The second secretary of the Indonesian Embassy, Fachry Sulaiman, confirmed on Friday that 23-year-old Ranis had not yet received any compensation from her former employer or the Indonesian labor recruitment company that sent her to the island state five months ago.

"The embassy has hired a Singaporean lawyer for Ranis since her employer apparently has no commitment to settle the case properly," he said, explaining that the embassy had spent S$3,500 to cover her medical fees and to pay the lawyer.

Fachry said the lawyer in cooperation with the embassy had filed Ranis' case with the Singapore Police.

He added he was astounded that Ranis' former employer did not have the goodwill to settle the case amicably, on the contrary he reported to the police that she had attempted suicide. The police met her to ask her to sign a statement that she had tried to take her own life.

Ranis refused to make such a statement and called the embassy for assistance.

According to her work contract, Ranis has the right to receive S$5,000 from her former employer and Rp 15 million (US$1,800) from the Indonesian recruitment agency.

Ranis is only one of many Indonesian workers who have had accidents in their workplace because they were not trained to work in multistory apartments. Several domestic helpers died last year under similar circumstances.

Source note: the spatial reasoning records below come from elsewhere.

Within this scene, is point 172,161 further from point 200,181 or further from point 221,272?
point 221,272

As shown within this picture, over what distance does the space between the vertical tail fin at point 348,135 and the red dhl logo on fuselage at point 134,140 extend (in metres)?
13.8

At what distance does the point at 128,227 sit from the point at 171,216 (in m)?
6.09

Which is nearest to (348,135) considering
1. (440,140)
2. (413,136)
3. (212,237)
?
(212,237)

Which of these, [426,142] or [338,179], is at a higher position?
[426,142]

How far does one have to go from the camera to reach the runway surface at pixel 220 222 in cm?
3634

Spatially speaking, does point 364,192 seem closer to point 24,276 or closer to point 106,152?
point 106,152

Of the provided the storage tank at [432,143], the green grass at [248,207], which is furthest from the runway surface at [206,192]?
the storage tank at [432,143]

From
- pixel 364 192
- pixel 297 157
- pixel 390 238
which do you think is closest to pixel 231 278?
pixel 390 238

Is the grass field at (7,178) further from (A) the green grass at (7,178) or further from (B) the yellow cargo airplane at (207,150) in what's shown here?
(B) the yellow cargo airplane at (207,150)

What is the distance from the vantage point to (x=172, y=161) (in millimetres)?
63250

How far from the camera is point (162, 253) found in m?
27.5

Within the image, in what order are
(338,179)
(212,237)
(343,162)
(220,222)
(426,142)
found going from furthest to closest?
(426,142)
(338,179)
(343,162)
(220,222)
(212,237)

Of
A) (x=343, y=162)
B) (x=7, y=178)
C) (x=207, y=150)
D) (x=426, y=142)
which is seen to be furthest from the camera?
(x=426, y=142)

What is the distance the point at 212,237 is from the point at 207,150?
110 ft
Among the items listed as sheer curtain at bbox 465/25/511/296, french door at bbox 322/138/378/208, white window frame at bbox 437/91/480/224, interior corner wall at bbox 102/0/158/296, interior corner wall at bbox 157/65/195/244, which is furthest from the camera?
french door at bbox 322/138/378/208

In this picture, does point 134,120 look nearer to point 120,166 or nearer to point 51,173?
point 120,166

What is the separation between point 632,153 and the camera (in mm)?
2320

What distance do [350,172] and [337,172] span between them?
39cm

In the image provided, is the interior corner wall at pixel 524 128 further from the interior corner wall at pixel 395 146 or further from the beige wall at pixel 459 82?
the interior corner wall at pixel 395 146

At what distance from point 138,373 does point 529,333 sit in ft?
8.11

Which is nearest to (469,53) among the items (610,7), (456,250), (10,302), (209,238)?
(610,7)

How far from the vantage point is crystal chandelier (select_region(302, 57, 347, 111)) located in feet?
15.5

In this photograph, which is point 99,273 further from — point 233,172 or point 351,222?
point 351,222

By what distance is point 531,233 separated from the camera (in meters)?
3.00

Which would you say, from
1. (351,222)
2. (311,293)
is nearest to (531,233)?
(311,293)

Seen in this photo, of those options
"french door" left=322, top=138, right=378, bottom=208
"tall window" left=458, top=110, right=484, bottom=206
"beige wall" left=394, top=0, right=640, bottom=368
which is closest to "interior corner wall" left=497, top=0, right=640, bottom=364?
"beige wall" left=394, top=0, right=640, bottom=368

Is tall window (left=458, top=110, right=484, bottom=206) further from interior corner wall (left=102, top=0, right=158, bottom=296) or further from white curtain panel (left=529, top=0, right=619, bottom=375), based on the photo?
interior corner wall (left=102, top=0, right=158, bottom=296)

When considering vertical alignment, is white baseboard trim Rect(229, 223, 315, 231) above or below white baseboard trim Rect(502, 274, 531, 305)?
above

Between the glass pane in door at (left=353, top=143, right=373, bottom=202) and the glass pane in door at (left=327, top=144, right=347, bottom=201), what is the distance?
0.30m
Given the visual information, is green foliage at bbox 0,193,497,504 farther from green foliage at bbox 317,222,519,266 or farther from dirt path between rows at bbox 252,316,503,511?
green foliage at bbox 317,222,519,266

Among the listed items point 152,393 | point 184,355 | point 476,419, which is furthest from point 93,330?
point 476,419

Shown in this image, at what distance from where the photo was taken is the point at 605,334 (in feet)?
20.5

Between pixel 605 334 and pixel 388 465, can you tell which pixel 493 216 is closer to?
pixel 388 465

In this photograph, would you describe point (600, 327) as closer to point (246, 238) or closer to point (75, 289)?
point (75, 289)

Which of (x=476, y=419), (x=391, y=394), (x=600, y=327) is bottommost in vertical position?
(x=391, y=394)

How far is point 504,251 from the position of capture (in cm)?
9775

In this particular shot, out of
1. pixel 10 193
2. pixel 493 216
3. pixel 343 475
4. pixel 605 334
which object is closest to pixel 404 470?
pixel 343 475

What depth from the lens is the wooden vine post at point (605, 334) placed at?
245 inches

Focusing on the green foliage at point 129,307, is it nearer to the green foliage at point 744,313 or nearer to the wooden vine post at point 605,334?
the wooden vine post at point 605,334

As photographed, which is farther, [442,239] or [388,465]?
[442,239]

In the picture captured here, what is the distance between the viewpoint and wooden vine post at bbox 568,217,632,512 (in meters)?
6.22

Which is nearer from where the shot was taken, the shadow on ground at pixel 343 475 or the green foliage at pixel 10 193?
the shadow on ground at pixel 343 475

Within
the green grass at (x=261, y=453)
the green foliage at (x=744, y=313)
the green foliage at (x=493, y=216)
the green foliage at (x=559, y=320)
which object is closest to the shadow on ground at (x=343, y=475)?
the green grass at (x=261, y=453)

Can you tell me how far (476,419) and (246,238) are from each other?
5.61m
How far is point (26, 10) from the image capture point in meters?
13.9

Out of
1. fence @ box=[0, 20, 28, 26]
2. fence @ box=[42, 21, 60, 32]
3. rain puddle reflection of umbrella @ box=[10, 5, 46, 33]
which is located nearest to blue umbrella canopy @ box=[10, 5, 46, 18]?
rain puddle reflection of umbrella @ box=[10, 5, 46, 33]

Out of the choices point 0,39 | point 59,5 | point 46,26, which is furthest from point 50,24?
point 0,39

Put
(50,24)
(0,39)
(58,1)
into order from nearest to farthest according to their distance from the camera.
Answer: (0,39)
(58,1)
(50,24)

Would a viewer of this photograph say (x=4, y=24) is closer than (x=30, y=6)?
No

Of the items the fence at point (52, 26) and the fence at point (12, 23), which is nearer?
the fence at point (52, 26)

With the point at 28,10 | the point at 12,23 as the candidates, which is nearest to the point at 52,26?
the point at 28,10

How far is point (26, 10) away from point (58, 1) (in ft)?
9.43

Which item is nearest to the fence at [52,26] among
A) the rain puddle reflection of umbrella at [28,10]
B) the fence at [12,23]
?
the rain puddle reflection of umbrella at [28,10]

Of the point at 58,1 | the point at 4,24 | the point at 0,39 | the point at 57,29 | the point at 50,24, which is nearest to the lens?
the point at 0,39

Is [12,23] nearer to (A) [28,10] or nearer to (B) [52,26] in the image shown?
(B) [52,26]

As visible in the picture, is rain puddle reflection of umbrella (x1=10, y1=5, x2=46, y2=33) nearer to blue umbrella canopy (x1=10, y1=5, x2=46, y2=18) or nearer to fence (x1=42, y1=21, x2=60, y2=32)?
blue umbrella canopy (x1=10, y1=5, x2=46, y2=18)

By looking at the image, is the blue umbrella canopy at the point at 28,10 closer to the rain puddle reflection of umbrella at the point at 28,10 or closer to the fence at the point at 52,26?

Fachry said further that the embassy had also given refuge to a nine-year-old child worker who was brought in by his uncle from Medan to seek work in Singapore.

"The school-aged child has rejected repatriation, saying he will only go home with his uncle," he said.

Most workers have been stranded at the embassy because of financial and administrative problems preventing them from returning to Indonesia. Most had escaped their workplace and could not return home because they were not paid, while their passport was being kept by their employers.

Asked about key reasons behind the workers' troubles, Fachry said many workers ran into difficulties because they were unskilled and often became depressed due to the lack of communication with their employers and their families at home.

"To solve the main problems encountered by domestic helpers, Indonesia has decided to provide training for workers at a training center in Batam, Riau, before they are employed in Singapore. We are also still lobbying the Singapore government to give one day off per week to Indonesian domestic helpers working there," he said.

Hundreds of Indonesians are employed in Singapore as domestic helpers with an average monthly salary of S$230 (Rp 1,150,000).

Secretary of the director general for overseas labor placement at the manpower ministry Suwarno said the government was accelerating the development of a training center so that the government could start providing services under one roof for workers who wanted to work in Singapore as of March 1.

"The training center is near completion. Workers will be trained and get the necessary documents at the training center before they are employed in Singapore. It is important to make sure workers have the appropriate skills before being employed and to prevent them from illegally entering the neighboring country," he said.